# Two Adopted in one day



## plenty pets 20 (Jul 8, 2006)

We have sure been on a roll with getting some of our rescues placed in great homes. We got two more adopted yesterday, Samantha and Marcus.
It is so great to be getting GREAT applications and wonderful homes for all of these dogs.
Samantha was the home surrender and Marcus was found on the streets. .


----------



## munchkn8835 (May 23, 2010)

So cute! This is wonderful news!


----------



## bellaratamaltese (May 24, 2006)

oh they are darling! It must make you so happy when great homes come along. Thank you for sharing their pics!


----------



## edelweiss (Apr 23, 2010)

I think I am partial to the guys! But they are both wonderful & I am thrilled they have new homes!!!!!


----------



## 3Maltmom (May 23, 2005)

Great news, Edie!!!

What dolls they are ~ :wub:

Marcus looks like my Coby, only better groomed ~ LOL

Live Long, and Prosper Little Ones:


----------



## Snowbody (Jan 3, 2009)

**Dataset content:**
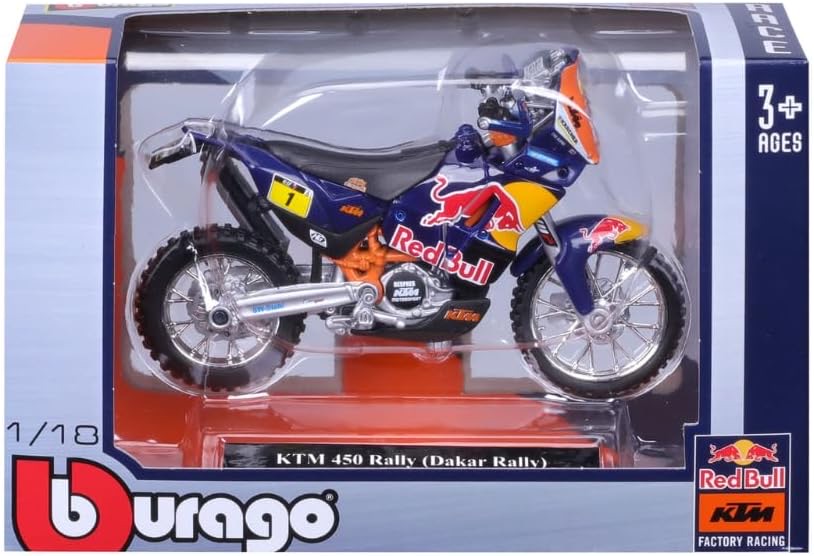 BB 18-51073 1/18 RED BULL KTM MOTORCYCLE 12 PCS / DISP 47551073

**Exercise description:** Condense the paragraph of the forum thread above that begins "We have sure been on a roll" into a short bulleted list, keeping its main facts.

**Written response:**
- The rescue has been placing many of its dogs in great homes.
- Two more dogs, Samantha and Marcus, were adopted yesterday.
- The applications and homes for these dogs have been excellent.
- Samantha was a home surrender, and Marcus was found on the streets.